駅名や川の名前は、自然を対象とした名前が圧倒的に多いが、このように人間的な駅名は変わっているので、記憶に残る。以前、北海道の方で、駅名で「愛」が含まれた駅名があり、わざわざ、切符だけ買う客があるということを記憶している。この「思川」駅にそういう人気があるのか、この川名の由来も知らない。広辞苑では「思川」は「思いが深く絶えないことを川にたとえていう語。」とある。有名な恋愛小説の題名にもある。

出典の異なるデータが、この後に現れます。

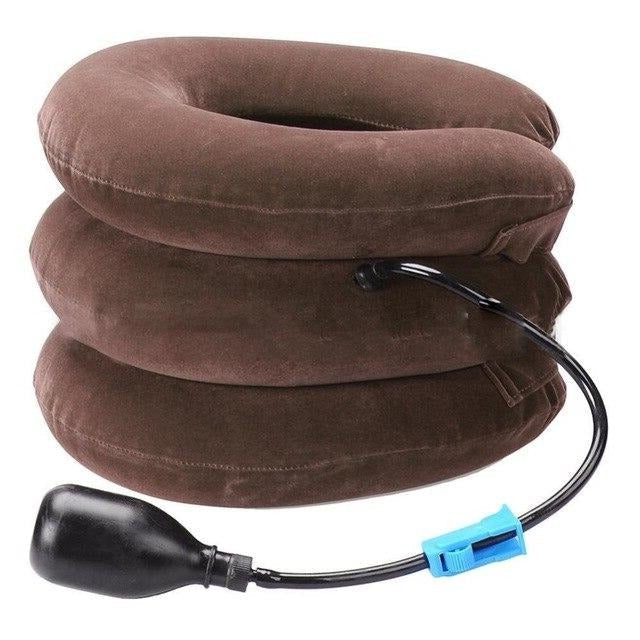 Adjustable inflatable cervical pillow for neck pain relief & comfortable support.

今月、2人の兄弟の殺人事件でこの川の名前がマスコミでさかんに登場したので、思い出した。
2人の子供の死の痛ましい思いを「思川」は「深く絶えない」で伝えるのであろうか。

2人の子供の殺人のニュースで朝日新聞に乗った地図で見ると、東北線の小山駅は描いてあるが両毛線がない。当然、「思川」駅もない。両毛線は小山駅から北上し、次に、西に向かってカーブして「思川」を渡るので、今回の事件よりは、はるかに上流を渡るからであろう。「思川」は、栃木県を南下し、最後は利根川に合流し、太平洋に注ぐ。

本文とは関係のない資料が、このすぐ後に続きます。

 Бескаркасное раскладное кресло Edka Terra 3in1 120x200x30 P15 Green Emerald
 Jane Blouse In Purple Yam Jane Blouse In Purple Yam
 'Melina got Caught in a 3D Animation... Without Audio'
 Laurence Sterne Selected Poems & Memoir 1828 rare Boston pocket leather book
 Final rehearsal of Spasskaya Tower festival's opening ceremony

夜、この駅で停車するとホームは闇である。ホームの屋根がないように思った。駅も確か片側だけに改札があり、無人駅のようだ。住宅もあまりない。田園地地帯である。

新幹線の小山駅で乗り換えるとき、先に時刻表を見て新幹線を選ばないと、30分くらい両毛線のホームで待つことになる。ホームには待合室などないから、真冬など大変であろう。
うまく新幹線を選ぶと、数分で両毛線に接続する。
普通、サラリーマンの通勤は車なので、ローカル線は通学のための路線と言える。だから、両毛線も、昼は空いているが、朝は8時頃、夕方は、4時頃、学生でラッシュとなる。

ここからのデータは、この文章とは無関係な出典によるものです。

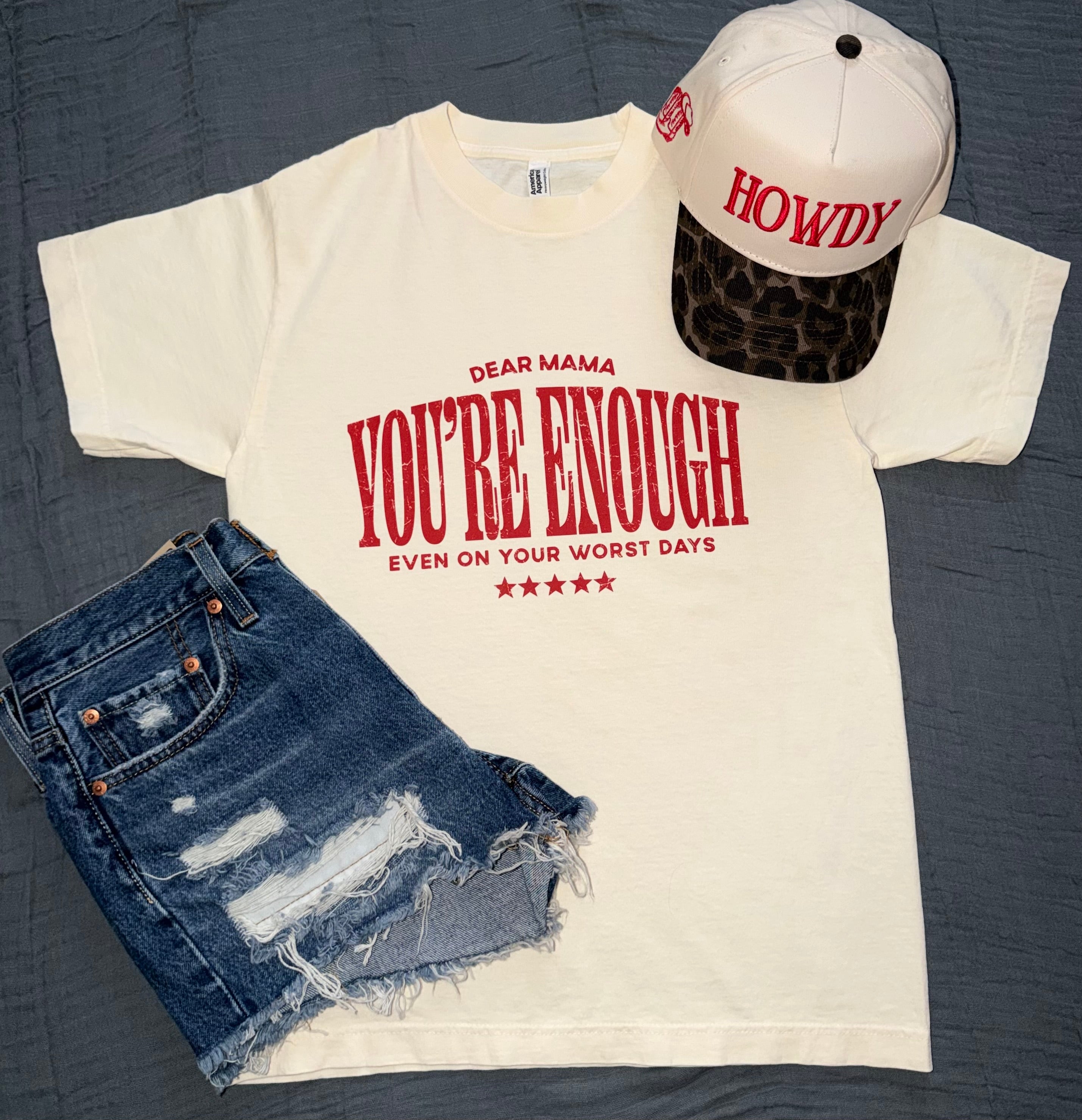 "Dear Mama" Vintage-Wash Graphic Tee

栃木県は、この幼い兄弟の殺人でニュースのトップ記事になったが、偶然、前後して、長崎での友人を殺した未成年の女生徒が、更正のために、栃木県の施設に移されたというニュースもトップ扱いになった。日本では、そのような女子用の施設は栃木県しかないのだという。栃木県のニュースが連日、トップ記事になったのは、初めてではないか。しかし、明るいニュースであってほしかった。